Was genau ist eine Kalebasse?

So dient der Kürbis z. B. als hervorragender Resonanzkörper für verschiedene Musikinstrumente, als Trichter, Gefäß, Vase und wird auch für den Transport von Flüssigkeiten verwendet. Die Kalebasse ist damit das optimale Trinkgefäß für den Mate Tee, da sie eine bauchige und runde Form aufweist und im gefüllten Zustand dann stabil bleibt.

Der harmonische Gleichklang, der durch die Kombination aus Mate und Gefäß erzielt wird, begründet sich auch auf der mythologischen Bedeutung der Kalebasse. In der Traditionellen Chinesischen Medizin dient der Flaschenkürbis als magischer Behälter, z. B. für medizinische Tinkturen. Die Kalebasse ist im Feng-Shui ein Hilfsmittel für die Harmonisierung der Lebensenergie. Auch in Afrika symbolisiert die Kalebasse die Fruchtbarkeit und da Universum, genauer Himmel und Erde.
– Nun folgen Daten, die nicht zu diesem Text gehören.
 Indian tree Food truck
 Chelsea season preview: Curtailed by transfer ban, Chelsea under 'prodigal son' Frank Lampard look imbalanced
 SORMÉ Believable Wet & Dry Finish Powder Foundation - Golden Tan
So kannst du deine eigene Kalebasse herstellen

Der Flaschenkürbis, aus dem die Kalebasse hergestellt wird, wächst in tropischen und subtropischen Ländern und kann, wenn er ausgehöhlt wird, vielseitig verwendet werden. Schau einfach bei gut sortierten Gemüsehändlern ob sie Flaschenkürbisse haben. Falls nicht, können sie dir vielleicht sagen, wo du einen solchen Kürbis bekommst. Sobald du ein Exemplar ergattert hast, köpfe den Kürbis im Bereich des Stils, höhle ihn dann komplett aus und lass ihn über Nacht gut trocknen.
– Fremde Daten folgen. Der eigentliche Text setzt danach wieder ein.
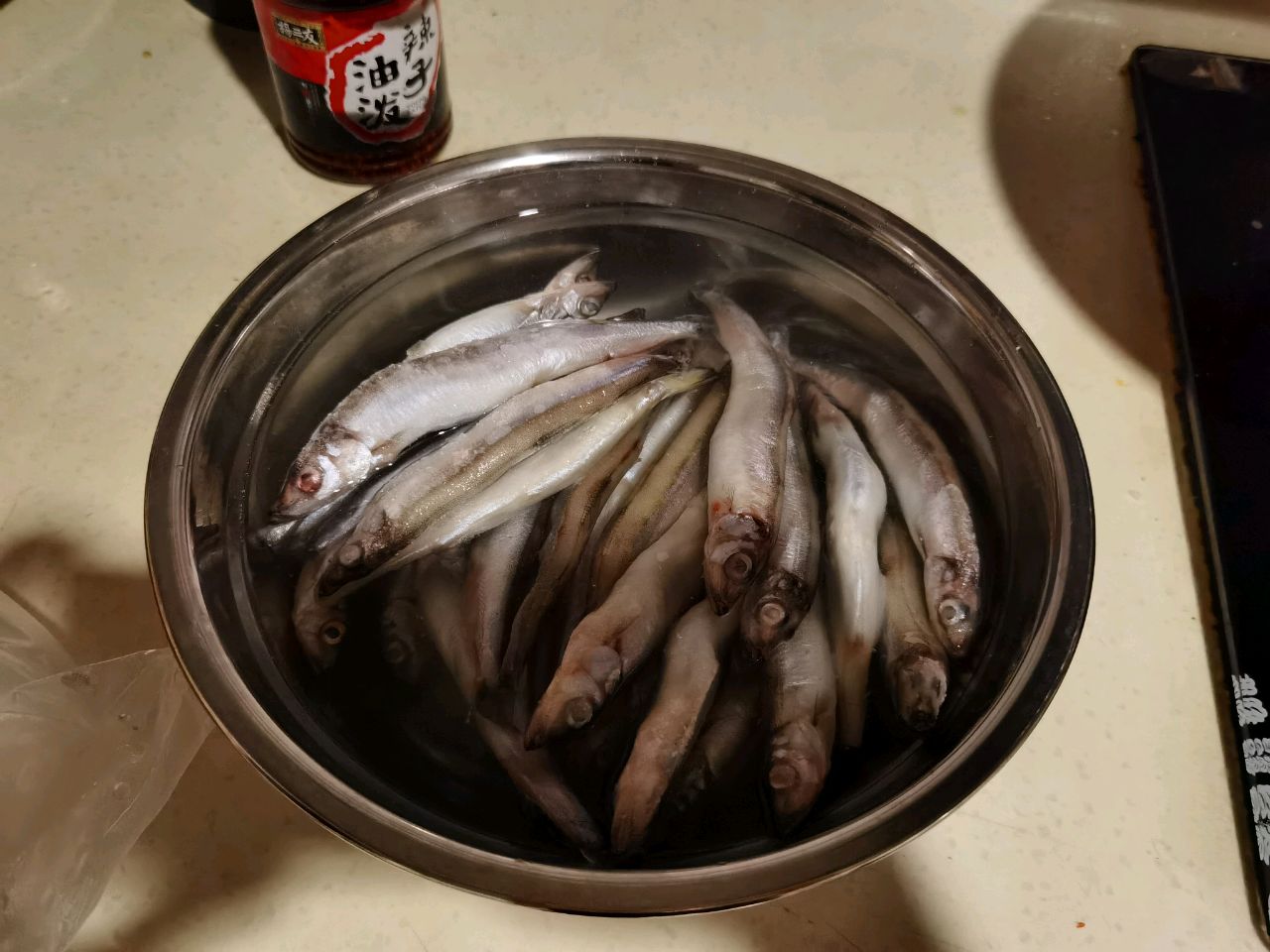 多春鱼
Um die Dichtigkeit zu testen, füllst du den getrockneten Kürbis zur Hälfte mit warmem Wasser und lass ihn dann für einige Stunden auf einem Teller stehen. Dabei kann die Flüssigkeit auch in das Material dringen, so dass Wasser nachgefüllt werden muss. Ist alles dicht, kannst du eventuell übriggebliebene Kern- und Fleischreste auskratzen. Jetzt heißt es warten: der Kürbis sollte offen trocknen, bis er dunkelgrün bis schwarz geworden ist. Das kann bei normaler Zimmertemperatur ein bis zwei Wochen dauern. Falls du also möglichst schnell deinen Mate Tee genießen willst solltest du eine fertige Kalebasse kaufen.